New Blood Test Could Simplify Diagnosis
For many years, a firm diagnosis of Alzheimer’s Disease has relied on detecting amyloid and tau accumulations in the brain – generally not detectable until long after symptoms have started and damage is done. Many therapies have thus focused on slowing, stopping or reversing the cellular damage, but without much success. Some researchers speculate that administering therapies earlier in the disease could have more positive effects, and so much research has been supported to develop a test that would detect Alzheimer’s long before symptoms appear.

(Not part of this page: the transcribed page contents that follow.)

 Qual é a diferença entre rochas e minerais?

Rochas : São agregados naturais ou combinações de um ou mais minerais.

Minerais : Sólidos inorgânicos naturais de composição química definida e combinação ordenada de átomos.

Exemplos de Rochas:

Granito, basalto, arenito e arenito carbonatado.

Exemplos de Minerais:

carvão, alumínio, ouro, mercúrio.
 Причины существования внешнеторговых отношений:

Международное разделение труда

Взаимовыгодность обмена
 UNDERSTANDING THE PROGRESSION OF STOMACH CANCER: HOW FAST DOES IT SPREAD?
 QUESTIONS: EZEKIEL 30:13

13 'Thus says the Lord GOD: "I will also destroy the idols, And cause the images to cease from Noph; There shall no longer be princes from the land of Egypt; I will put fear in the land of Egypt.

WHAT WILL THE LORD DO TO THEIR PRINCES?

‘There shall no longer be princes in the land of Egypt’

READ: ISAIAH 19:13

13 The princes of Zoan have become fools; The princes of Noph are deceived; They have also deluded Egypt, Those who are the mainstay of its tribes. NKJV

Currently, doctors are limited to a number of tests to help them come to a conclusion of Alzheimer’s disease. These include a neurological and physical exam, blood tests (to rule out other causes of dementia), MRI or CT scans of the brain (to rule out other causes of dementia), and PET scans to show abnormalities consistent with Alzheimer’s. Alzheimer’s can only be diagnosed with complete certainty after death via autopsy, with microscopic examination of the brain to see if the tissue shows plaques and tangles.

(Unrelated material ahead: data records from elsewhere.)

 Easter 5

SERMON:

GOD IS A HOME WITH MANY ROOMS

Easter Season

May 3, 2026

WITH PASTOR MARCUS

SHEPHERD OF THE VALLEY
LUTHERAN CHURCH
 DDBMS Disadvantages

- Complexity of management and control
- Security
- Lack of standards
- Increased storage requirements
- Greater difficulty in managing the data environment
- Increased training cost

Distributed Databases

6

However, recent research published in the Journal of the American Medical Association (JAMA, August 2020) reports on a newly developed blood test that is able to accurately determine whether people with dementia had Alzheimer’s or another disease/condition. It also showed signs of the disease (in those who were genetically predisposed due to a known mutation) 20 year prior to onset of symptoms. The researchers speculate that it could potentially predict Alzheimer’s – even in patients with no symptoms. The new test, which could be available in two to three years, is a game-changer for diagnosing AD with certainty, allowing clinicians to begin proper treatment and earlier treatment to potentially stop or reverse (or perhaps even prevent) damage caused by the disease.
Flu and Pneumonia Vaccines Linked to Reduced Risk of Developing Alzheimer’s
As if the possibility of a double pandemic was not enough to convince you to get your annual flu shot this year, perhaps this news will: New research presented at this year’s annual Alzheimer’s Association International Conference (July 2020) shows that the influenza vaccine and the pneumonia vaccine both are linked to lower rates of AD. The two studies, conducted independently, showed that patients who received at least one flu shot in their life time, or received a pneumonia vaccine with or without the flu shot, were less likely to be diagnosed with AD later in life.

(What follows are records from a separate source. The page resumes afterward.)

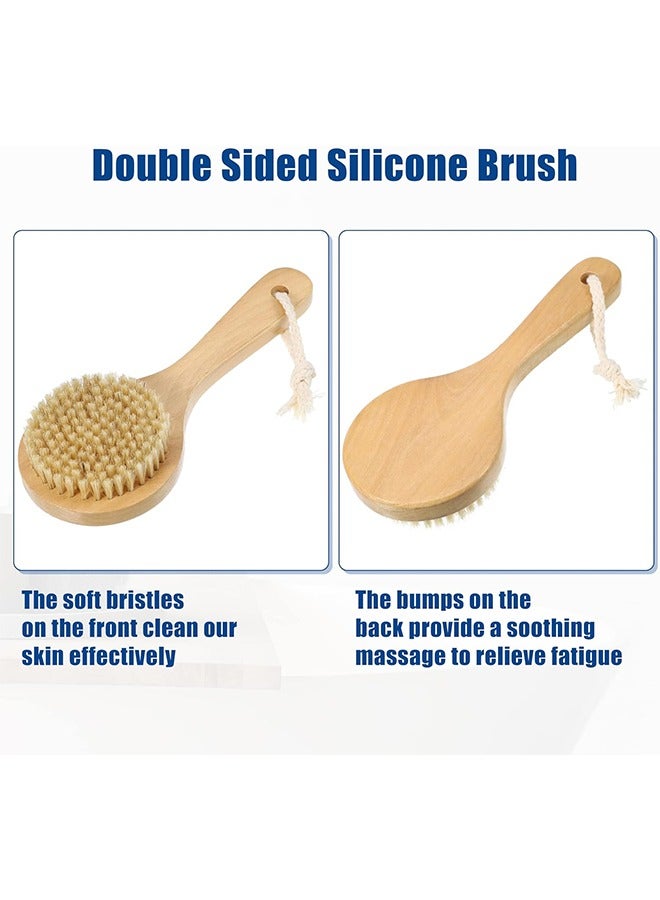 Double Sided Silicone Brush

The soft bristles on the front clean our skin effectively

The bumps on the back provide a soothing massage to relieve fatigue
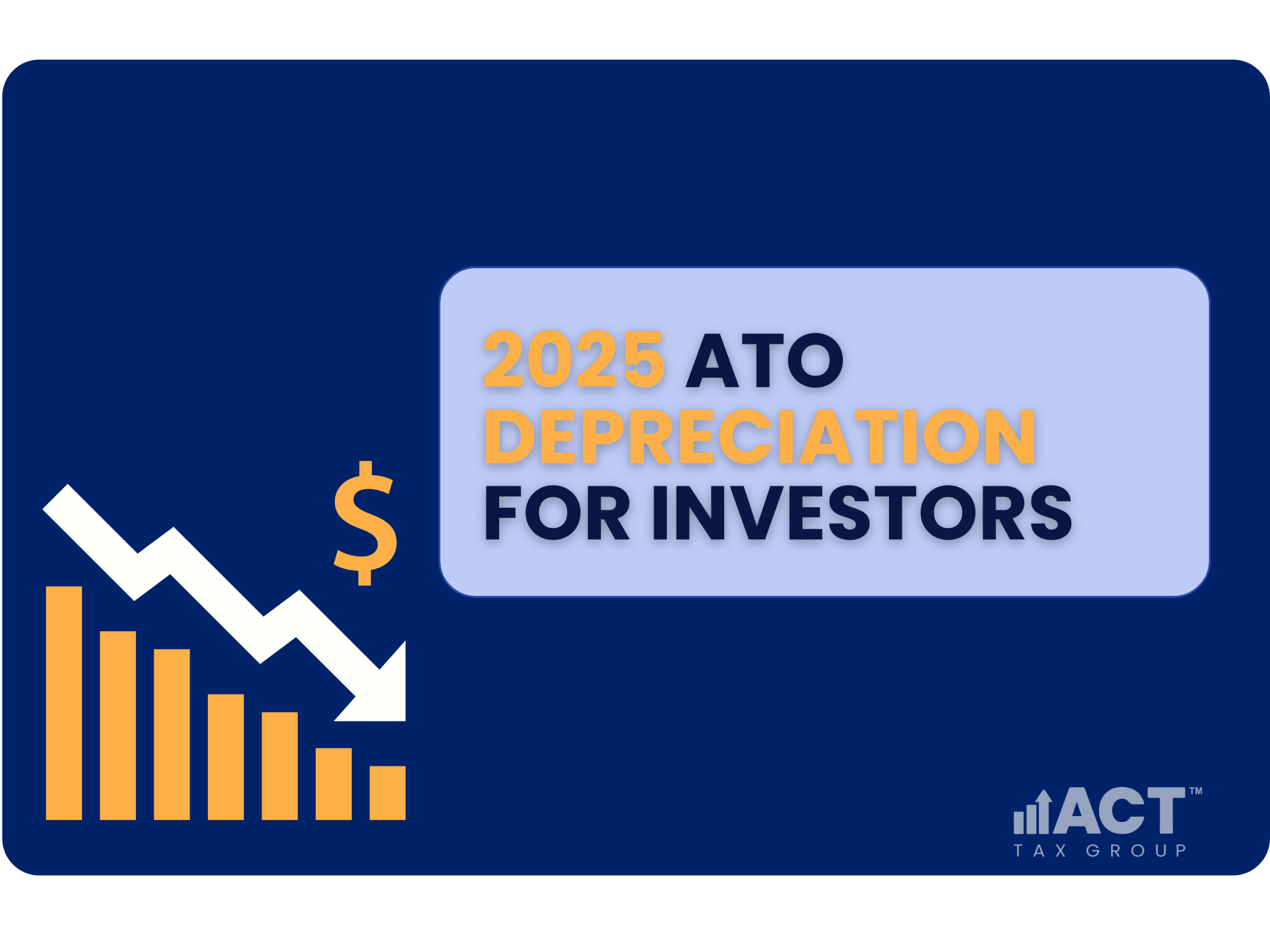 $

2025 ATO DEPRECIATION FOR INVESTORS

ACT™
TAX GROUP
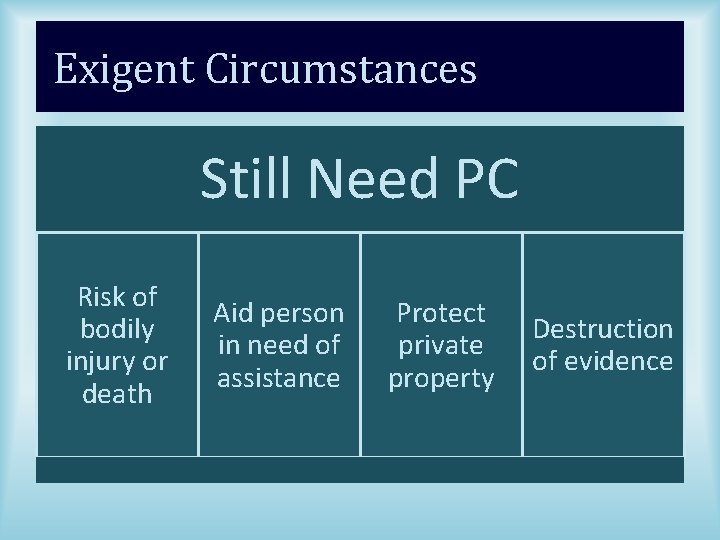 Exigent Circumstances

Still Need PC

Risk of bodily injury or death

Aid person in need of assistance

Protect private property

Destruction of evidence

In the single flu shot study, researchers discovered that patients who received at least one flu shot after the age of 60 were 17% less likely to be diagnosed with AD. If the received additional flu shots after turning 60, their risk was reduced an additional 13%. The researcher noted that the sooner after 60 the patients received the flu shot, the stronger the benefit. In the pneumonia vaccine study, researchers discovered that patient who received the pneumococcal vaccine between the ages of 65 and 75 reduced their risk of an AD diagnosis by 25 – 35%.
Authors of both studies speculate that prevention of flu or pneumonia means less “wear and tear” on the brain, and that the vaccines could be providing much broader scale protection than just the flu or pneumonia. At a time when we’re all trying to stay healthy, this research provides one more reason why your vaccines are so important.